Cognitive processing is linked to the activation of neurons in the brain, and specific cognitive tasks are often correlated with certain activity patterns of individual neurons and neuronal networks. Of major relevance are the temporal relationships between successive neuronal spikes and, in particular, the concerted spiking activity across small groups and large populations of coupled neurons, which often exhibit oscillatory overall dynamics due to synchronization. It is therefore important to understand the mechanisms which underlie and control the spiking activity of individual neurons and their collective dynamics in networks.
A prominent mechanism which alters neuronal excitability involves adaptation currents through specific types of potassium channels in the neuronal membrane. These currents cause spike rate adaptation in many types of neurons and are regulated by neuromodulators such as acetylcholine. In this thesis, we employ computational models and mathematical methods to shed light on the role of that mechanism in controlling neuronal dynamics at different spatial levels, ranging from single neurons to large networks.
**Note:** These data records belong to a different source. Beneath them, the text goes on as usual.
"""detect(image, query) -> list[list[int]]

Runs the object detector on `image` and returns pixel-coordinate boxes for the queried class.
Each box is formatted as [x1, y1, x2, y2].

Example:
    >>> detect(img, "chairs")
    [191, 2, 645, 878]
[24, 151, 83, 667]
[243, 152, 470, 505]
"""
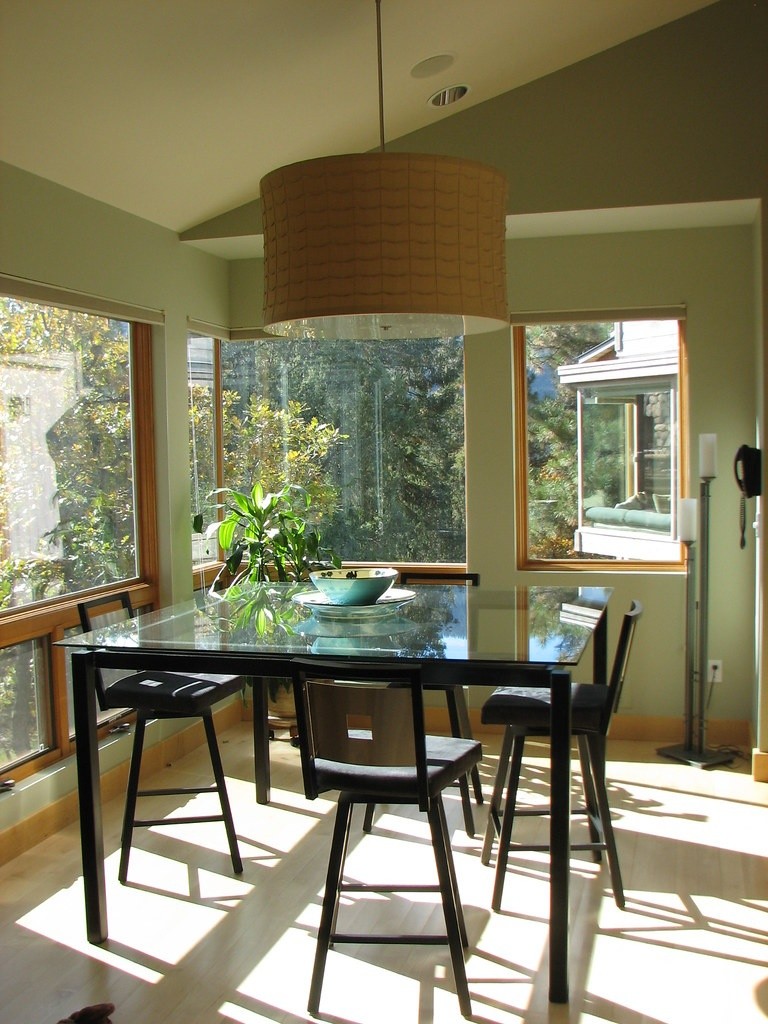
[290, 655, 483, 1015]
[363, 570, 485, 838]
[484, 599, 640, 910]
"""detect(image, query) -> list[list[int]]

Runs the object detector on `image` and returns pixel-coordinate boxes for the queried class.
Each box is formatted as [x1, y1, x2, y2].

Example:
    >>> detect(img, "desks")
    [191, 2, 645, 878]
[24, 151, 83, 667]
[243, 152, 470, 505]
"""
[53, 579, 613, 1003]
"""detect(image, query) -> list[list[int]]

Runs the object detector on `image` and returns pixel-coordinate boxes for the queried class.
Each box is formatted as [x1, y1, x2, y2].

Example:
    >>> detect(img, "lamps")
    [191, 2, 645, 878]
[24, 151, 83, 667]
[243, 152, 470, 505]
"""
[259, 1, 511, 343]
[658, 435, 737, 769]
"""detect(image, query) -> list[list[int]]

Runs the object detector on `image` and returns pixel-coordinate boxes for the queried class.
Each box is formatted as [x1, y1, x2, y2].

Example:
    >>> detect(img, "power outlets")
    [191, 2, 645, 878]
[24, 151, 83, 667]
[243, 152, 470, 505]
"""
[708, 659, 723, 686]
Specifically, we characterize how distinct types of adaptation currents affect (i) spike rates, interspike interval variability and phase response properties of single neurons, (ii) spike synchronization and spike-to-spike locking in small networks, and (iii) the dynamics of spike rates across large populations of coupled neurons.
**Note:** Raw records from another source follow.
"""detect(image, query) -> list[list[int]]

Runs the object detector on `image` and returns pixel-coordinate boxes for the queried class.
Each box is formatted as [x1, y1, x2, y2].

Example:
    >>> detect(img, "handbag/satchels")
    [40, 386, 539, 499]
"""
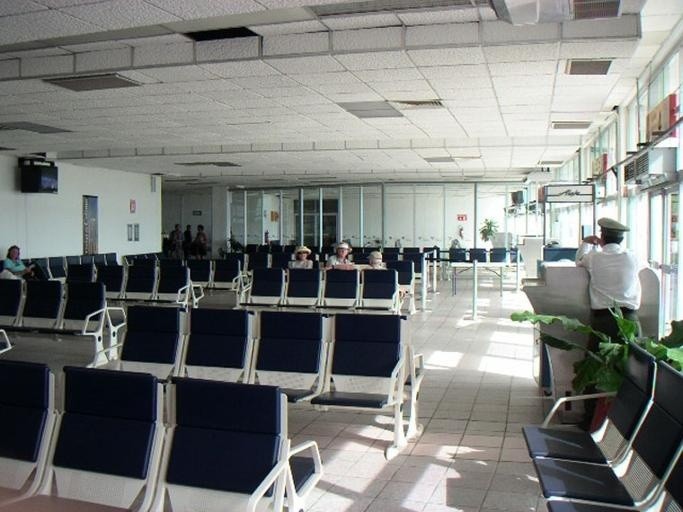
[28, 260, 49, 281]
[0, 268, 26, 285]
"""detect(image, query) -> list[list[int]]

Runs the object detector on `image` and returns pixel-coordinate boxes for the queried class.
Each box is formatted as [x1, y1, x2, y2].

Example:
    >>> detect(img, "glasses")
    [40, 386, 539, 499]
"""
[297, 252, 309, 255]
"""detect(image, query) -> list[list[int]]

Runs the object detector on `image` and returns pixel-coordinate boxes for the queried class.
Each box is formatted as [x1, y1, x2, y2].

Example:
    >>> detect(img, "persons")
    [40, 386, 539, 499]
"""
[367, 251, 408, 315]
[193, 224, 207, 260]
[169, 222, 183, 259]
[288, 245, 314, 270]
[325, 242, 355, 272]
[575, 217, 642, 433]
[3, 245, 36, 282]
[183, 224, 193, 259]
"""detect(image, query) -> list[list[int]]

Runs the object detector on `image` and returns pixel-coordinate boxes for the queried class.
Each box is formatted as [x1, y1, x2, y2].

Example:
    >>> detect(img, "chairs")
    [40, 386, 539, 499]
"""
[224, 252, 317, 268]
[353, 270, 398, 313]
[94, 266, 123, 298]
[131, 259, 181, 268]
[94, 306, 185, 377]
[1, 366, 164, 511]
[244, 244, 310, 253]
[405, 345, 424, 439]
[59, 283, 108, 369]
[186, 259, 209, 288]
[319, 270, 360, 309]
[287, 439, 322, 512]
[520, 340, 655, 467]
[177, 308, 253, 385]
[403, 247, 419, 261]
[489, 248, 506, 262]
[156, 266, 189, 313]
[66, 253, 118, 265]
[311, 313, 409, 462]
[469, 248, 485, 263]
[0, 329, 16, 355]
[422, 247, 440, 267]
[240, 269, 285, 304]
[543, 451, 682, 512]
[189, 281, 204, 310]
[405, 253, 426, 311]
[0, 279, 23, 327]
[66, 265, 91, 285]
[207, 259, 239, 310]
[387, 261, 420, 315]
[0, 359, 56, 509]
[282, 269, 323, 306]
[520, 360, 682, 511]
[449, 248, 465, 262]
[0, 257, 47, 280]
[147, 376, 288, 511]
[16, 281, 62, 329]
[246, 311, 326, 404]
[122, 266, 155, 301]
[337, 248, 397, 263]
[121, 253, 180, 262]
[105, 306, 127, 363]
[48, 257, 67, 278]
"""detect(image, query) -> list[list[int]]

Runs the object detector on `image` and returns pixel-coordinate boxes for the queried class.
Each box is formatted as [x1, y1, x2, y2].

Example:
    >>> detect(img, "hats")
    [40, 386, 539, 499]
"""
[336, 242, 353, 253]
[295, 246, 312, 256]
[598, 218, 630, 237]
[366, 250, 382, 259]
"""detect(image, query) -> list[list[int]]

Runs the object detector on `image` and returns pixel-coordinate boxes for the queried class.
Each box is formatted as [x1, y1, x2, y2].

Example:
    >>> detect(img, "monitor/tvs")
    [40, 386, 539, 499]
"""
[21, 165, 58, 194]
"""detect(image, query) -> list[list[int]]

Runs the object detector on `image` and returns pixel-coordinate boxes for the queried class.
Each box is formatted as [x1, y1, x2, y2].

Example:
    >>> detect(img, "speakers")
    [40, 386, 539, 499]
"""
[151, 176, 156, 192]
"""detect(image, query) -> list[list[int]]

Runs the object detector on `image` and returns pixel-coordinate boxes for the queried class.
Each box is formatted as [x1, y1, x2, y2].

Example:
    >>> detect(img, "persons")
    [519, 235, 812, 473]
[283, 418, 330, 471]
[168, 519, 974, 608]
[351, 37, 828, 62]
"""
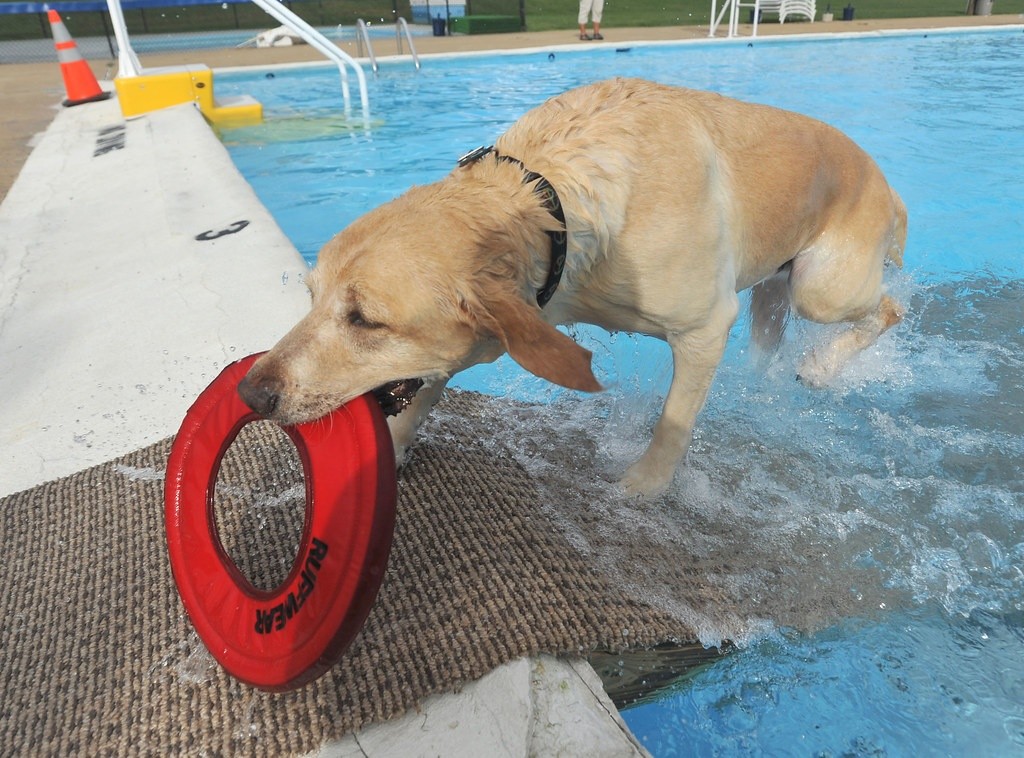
[578, 0, 605, 41]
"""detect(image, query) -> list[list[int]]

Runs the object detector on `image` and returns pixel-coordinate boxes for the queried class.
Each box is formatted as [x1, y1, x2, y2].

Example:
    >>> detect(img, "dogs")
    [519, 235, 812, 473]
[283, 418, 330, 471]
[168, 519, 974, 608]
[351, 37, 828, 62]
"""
[236, 76, 913, 496]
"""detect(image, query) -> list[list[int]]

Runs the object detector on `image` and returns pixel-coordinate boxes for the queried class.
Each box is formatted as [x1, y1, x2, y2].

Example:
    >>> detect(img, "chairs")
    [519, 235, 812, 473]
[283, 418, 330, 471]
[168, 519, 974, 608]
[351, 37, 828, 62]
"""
[709, 0, 816, 38]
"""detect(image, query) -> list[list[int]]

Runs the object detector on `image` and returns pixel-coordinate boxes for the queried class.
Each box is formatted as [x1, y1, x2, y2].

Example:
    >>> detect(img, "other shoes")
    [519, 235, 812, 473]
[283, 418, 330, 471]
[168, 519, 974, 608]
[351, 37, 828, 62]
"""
[580, 35, 592, 40]
[593, 33, 603, 40]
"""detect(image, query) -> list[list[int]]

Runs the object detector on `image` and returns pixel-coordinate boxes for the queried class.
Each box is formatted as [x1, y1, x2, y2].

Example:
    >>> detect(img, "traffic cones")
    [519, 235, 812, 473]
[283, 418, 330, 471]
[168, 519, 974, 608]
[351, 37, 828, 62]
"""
[48, 9, 111, 108]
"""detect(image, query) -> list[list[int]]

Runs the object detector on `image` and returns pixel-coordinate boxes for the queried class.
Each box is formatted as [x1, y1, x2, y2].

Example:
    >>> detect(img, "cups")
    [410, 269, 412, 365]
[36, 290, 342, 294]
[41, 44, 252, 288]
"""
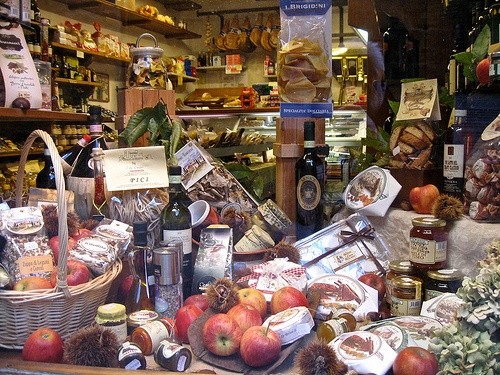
[188, 200, 222, 243]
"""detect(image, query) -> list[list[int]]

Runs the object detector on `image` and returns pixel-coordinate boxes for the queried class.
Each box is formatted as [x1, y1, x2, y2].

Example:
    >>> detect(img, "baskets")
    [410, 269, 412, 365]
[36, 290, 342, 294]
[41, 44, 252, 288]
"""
[0, 130, 122, 349]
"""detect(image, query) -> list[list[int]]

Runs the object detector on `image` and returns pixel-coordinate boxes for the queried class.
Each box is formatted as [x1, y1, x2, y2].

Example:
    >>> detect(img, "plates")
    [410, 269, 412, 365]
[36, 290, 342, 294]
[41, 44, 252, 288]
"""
[5, 214, 44, 235]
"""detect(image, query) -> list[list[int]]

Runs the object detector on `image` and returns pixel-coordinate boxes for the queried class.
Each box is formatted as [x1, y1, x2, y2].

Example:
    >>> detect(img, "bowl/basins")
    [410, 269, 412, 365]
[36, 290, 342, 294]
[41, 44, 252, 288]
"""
[232, 235, 286, 278]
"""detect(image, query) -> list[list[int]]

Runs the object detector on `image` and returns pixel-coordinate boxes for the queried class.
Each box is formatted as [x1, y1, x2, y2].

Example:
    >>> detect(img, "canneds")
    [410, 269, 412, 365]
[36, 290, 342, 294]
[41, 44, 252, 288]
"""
[383, 217, 459, 317]
[94, 303, 192, 373]
[486, 52, 500, 81]
[50, 124, 88, 146]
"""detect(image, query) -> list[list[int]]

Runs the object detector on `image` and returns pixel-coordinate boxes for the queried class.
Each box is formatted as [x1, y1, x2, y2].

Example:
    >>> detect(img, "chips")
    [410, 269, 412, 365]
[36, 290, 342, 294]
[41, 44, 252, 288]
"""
[277, 36, 331, 103]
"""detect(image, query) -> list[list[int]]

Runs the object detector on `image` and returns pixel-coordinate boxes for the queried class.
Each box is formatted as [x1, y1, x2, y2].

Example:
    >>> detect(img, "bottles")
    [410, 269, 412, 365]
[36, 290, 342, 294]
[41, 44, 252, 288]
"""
[197, 49, 213, 67]
[36, 126, 107, 193]
[438, 110, 472, 204]
[28, 42, 97, 82]
[150, 240, 183, 321]
[3, 184, 12, 209]
[161, 165, 193, 288]
[488, 52, 500, 79]
[294, 120, 325, 241]
[122, 221, 155, 336]
[268, 63, 274, 75]
[31, 0, 41, 22]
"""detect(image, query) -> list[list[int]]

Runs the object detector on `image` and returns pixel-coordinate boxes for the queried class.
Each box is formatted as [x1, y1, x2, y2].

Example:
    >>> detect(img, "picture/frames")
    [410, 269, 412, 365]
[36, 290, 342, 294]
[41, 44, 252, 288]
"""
[88, 72, 110, 102]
We take a bottom-up approach based on an experimentally validated neuron model of the integrate-and-fire type, effectively covering spikes, the fast subthreshold membrane voltage and slow adaptation current dynamics. We use this model across the three spatial levels, which facilitates to relate the respective findings. To obtain robust results in an efficient way we extend different suitable methods from statistical physics and nonlinear dynamics – including mean-field, phase reduction and master stability function techniques – for that model class, and complement them by (stochastic) numerical simulations. This approach allows to examine the relationships between microscopic interactions (neuron biophysics) and macroscopic features (network dynamics) in a direct way and simplifies bridging scales.
Applying these tools we demonstrate that at the level of single cells adaptation currents change threshold, gain and variability of spiking, as well as the neuronal phase responses to transient inputs, in type-dependent ways. At the network level adaptation currents engage in mechanisms that generate low-frequency oscillations for excitation dominated synaptic interaction, stabilizing spike synchrony (small networks) or promoting sparse synchronization (large networks), and they can facilitate and modulate faster rhythms which heavily rely on synaptic inhibition. Thereby, we show that neuromodulatory regulation of adaptation currents allows to stabilize biologically relevant synchronized and asynchronous network states and switch between them, by changing the neuronal spiking characteristics in particular ways. This work demonstrates the benefits of unified mathematical bottom-up modeling and analyses in contributing to our understanding of neuronal dynamics across different scales.